THE TASKS -
1. In the post on teaching, who does the writer say are often the most active as practitioners, students, and teachers?
2. From the post on teaching, return the stretch from "They overwhelmingly agreed" through "just a sampling….", copied word for word.
3. Sum up the post on teaching in two sentences.

++++ SELECTED PASSAGE

December 6th, 2013 by Bob Bly
If you believe, as so many do, that “those who can, do; those
who can’t, teach” – get it out of your head now.
The fact is that those at the top of their profession are often
the most active not only as practitioners but also as both
students and teachers.
The last time I wrote about this, I received a huge amount of
e-mail from my subscribers and Facebook friends.
They overwhelmingly agreed that (a) the “those who can’t, teach”
adage is absurd and (b) teaching others what you know is an
integral and important activity for most professions.
Here’s just a sampling….
WB: “If nobody who knew what they were doing showed others how
it’s done, then the only way to learn would be by trial and
error or from those who have never been a success at it.”
BW: “Teaching is my greatest joy. I love to learn about a wide
range of subjects. When I share what I’ve learned, as do you, I
learn even more. Plus, I form new bonds with those I teach,
whether in an informal way or in a well-organized workshop. It’s
all about widening one’s perspective and personal growth.”

++++++++
++++ INFORMATION PROVIDED

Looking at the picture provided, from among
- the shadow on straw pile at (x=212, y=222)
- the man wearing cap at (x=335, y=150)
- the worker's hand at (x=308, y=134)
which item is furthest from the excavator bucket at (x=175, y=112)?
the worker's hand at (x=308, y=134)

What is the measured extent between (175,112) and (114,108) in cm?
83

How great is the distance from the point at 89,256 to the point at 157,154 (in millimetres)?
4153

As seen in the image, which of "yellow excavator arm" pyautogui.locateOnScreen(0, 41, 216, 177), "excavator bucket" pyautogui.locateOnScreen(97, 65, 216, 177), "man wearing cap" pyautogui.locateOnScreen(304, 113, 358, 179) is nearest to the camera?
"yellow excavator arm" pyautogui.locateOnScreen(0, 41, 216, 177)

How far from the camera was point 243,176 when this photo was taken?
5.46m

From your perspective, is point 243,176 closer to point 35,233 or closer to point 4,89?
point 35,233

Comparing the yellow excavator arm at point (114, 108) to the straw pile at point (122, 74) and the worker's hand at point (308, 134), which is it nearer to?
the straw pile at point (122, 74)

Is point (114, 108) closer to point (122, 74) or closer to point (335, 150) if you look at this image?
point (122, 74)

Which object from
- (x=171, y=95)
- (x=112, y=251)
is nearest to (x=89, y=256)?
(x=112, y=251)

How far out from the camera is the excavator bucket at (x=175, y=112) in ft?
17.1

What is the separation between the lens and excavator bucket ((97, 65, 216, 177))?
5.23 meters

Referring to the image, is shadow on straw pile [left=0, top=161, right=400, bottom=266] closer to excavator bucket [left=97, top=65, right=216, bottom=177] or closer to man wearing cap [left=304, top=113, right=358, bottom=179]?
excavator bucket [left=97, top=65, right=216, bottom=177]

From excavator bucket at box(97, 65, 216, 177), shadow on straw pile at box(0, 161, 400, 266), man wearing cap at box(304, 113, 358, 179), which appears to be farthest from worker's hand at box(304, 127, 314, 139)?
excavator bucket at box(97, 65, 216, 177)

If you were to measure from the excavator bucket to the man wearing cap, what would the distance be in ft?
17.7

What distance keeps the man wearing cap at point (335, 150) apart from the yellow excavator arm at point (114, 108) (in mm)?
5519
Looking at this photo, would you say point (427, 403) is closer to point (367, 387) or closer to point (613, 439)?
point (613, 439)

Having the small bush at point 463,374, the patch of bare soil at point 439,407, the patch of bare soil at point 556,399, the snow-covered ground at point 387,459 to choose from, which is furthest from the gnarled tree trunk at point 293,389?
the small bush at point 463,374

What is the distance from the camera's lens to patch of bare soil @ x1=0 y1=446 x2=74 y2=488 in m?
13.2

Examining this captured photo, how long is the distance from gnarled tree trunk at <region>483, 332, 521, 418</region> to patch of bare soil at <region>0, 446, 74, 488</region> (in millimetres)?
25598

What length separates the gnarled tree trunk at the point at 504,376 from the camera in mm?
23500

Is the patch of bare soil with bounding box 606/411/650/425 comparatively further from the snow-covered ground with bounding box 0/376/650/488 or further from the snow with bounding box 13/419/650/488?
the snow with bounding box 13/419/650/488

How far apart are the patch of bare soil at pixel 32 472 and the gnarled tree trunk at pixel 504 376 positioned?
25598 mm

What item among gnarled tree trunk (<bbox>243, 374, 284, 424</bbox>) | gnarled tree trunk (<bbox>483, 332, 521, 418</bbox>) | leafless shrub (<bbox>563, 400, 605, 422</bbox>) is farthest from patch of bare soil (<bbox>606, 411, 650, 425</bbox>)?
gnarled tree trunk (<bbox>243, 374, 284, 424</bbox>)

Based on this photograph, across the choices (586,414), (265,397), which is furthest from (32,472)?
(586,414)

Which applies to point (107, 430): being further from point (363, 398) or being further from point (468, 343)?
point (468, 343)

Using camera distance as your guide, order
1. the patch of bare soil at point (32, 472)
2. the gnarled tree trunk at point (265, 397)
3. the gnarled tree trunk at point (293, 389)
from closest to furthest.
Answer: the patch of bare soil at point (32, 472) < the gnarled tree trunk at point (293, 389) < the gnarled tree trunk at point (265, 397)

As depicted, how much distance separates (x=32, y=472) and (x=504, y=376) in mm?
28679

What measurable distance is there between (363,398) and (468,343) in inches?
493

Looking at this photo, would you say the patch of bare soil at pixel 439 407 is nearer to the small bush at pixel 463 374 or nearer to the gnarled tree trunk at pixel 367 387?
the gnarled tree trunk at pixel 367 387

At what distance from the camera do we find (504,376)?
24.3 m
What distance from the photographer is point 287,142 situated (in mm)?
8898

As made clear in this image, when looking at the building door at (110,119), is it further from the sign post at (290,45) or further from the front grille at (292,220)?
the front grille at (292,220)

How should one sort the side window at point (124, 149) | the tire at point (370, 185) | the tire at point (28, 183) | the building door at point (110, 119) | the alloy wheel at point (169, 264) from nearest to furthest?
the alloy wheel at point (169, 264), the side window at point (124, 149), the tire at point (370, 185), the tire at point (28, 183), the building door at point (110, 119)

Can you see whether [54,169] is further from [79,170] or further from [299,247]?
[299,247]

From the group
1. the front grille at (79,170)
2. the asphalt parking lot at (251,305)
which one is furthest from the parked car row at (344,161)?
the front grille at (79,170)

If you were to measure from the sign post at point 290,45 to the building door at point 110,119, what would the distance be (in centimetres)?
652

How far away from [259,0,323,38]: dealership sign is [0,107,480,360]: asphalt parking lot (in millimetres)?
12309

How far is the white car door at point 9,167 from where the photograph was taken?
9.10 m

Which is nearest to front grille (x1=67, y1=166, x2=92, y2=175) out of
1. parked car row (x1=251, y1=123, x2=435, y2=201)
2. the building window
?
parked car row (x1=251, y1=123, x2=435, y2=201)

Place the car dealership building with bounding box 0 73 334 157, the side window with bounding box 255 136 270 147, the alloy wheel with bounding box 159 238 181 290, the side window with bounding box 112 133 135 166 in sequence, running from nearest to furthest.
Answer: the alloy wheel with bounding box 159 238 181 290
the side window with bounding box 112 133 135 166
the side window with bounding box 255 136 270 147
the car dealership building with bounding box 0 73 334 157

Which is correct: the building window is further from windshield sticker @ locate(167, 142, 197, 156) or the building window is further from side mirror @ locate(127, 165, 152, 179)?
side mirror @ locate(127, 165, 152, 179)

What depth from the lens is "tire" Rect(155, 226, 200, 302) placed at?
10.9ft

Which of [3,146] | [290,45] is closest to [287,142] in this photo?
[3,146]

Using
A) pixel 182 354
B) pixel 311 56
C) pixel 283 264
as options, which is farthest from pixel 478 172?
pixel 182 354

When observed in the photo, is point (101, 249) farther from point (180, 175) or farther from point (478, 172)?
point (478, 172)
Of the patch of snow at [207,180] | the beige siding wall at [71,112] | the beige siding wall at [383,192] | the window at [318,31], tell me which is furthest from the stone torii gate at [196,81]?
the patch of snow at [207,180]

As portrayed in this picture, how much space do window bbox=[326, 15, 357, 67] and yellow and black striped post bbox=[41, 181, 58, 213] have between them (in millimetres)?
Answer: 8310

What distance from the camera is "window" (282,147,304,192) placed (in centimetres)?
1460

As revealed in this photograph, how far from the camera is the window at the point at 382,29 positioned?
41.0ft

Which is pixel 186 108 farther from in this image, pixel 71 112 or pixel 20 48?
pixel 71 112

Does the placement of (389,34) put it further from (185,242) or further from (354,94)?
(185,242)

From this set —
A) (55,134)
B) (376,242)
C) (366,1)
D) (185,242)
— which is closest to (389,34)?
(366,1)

++++++++

RESULTS OF THE EXERCISE -
1. Those at the top of their profession.

2.
They overwhelmingly agreed that (a) the “those who can’t, teach”
adage is absurd and (b) teaching others what you know is an
integral and important activity for most professions.
Here’s just a sampling….

3. The post rejects the saying "those who can, do; those who can't, teach," noting that people at the top of their profession are often the most active as practitioners, students, and teachers. Subscribers and Facebook friends who e-mailed the writer overwhelmingly agreed that the saying is absurd and that teaching what you know is an important part of most professions.